Short web captions:

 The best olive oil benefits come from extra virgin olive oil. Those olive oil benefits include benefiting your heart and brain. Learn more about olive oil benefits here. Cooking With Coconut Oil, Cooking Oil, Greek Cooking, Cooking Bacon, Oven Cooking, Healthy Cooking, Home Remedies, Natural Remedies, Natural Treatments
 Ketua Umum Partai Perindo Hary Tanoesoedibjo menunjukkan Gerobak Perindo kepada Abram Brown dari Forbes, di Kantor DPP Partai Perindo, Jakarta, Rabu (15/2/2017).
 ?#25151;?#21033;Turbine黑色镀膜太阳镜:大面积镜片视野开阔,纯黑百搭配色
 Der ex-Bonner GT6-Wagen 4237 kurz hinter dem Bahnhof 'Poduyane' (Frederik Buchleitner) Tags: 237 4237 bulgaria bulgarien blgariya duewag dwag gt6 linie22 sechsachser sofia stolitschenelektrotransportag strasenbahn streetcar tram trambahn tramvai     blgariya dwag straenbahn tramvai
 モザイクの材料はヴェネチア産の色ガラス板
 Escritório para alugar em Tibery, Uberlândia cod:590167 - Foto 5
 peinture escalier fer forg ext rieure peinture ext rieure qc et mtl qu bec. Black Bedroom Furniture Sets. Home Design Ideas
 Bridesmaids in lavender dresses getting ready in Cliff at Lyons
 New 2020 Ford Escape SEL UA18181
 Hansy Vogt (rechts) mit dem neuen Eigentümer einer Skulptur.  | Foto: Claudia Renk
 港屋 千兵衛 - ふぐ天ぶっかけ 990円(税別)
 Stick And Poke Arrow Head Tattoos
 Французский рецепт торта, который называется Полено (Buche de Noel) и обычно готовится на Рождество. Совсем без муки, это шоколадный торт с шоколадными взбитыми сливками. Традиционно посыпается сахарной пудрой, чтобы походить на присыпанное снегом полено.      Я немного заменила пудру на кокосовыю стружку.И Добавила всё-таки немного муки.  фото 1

Exercise objective. Restate all of the entries above precisely.

Task response.
 The best olive oil benefits come from extra virgin olive oil. Those olive oil benefits include benefiting your heart and brain. Learn more about olive oil benefits here. Cooking With Coconut Oil, Cooking Oil, Greek Cooking, Cooking Bacon, Oven Cooking, Healthy Cooking, Home Remedies, Natural Remedies, Natural Treatments
 Ketua Umum Partai Perindo Hary Tanoesoedibjo menunjukkan Gerobak Perindo kepada Abram Brown dari Forbes, di Kantor DPP Partai Perindo, Jakarta, Rabu (15/2/2017).
 ?#25151;?#21033;Turbine黑色镀膜太阳镜:大面积镜片视野开阔,纯黑百搭配色
 Der ex-Bonner GT6-Wagen 4237 kurz hinter dem Bahnhof 'Poduyane' (Frederik Buchleitner) Tags: 237 4237 bulgaria bulgarien blgariya duewag dwag gt6 linie22 sechsachser sofia stolitschenelektrotransportag strasenbahn streetcar tram trambahn tramvai     blgariya dwag straenbahn tramvai
 モザイクの材料はヴェネチア産の色ガラス板
 Escritório para alugar em Tibery, Uberlândia cod:590167 - Foto 5
 peinture escalier fer forg ext rieure peinture ext rieure qc et mtl qu bec. Black Bedroom Furniture Sets. Home Design Ideas
 Bridesmaids in lavender dresses getting ready in Cliff at Lyons
 New 2020 Ford Escape SEL UA18181
 Hansy Vogt (rechts) mit dem neuen Eigentümer einer Skulptur.  | Foto: Claudia Renk
 港屋 千兵衛 - ふぐ天ぶっかけ 990円(税別)
 Stick And Poke Arrow Head Tattoos
 Французский рецепт торта, который называется Полено (Buche de Noel) и обычно готовится на Рождество. Совсем без муки, это шоколадный торт с шоколадными взбитыми сливками. Традиционно посыпается сахарной пудрой, чтобы походить на присыпанное снегом полено.      Я немного заменила пудру на кокосовыю стружку.И Добавила всё-таки немного муки.  фото 1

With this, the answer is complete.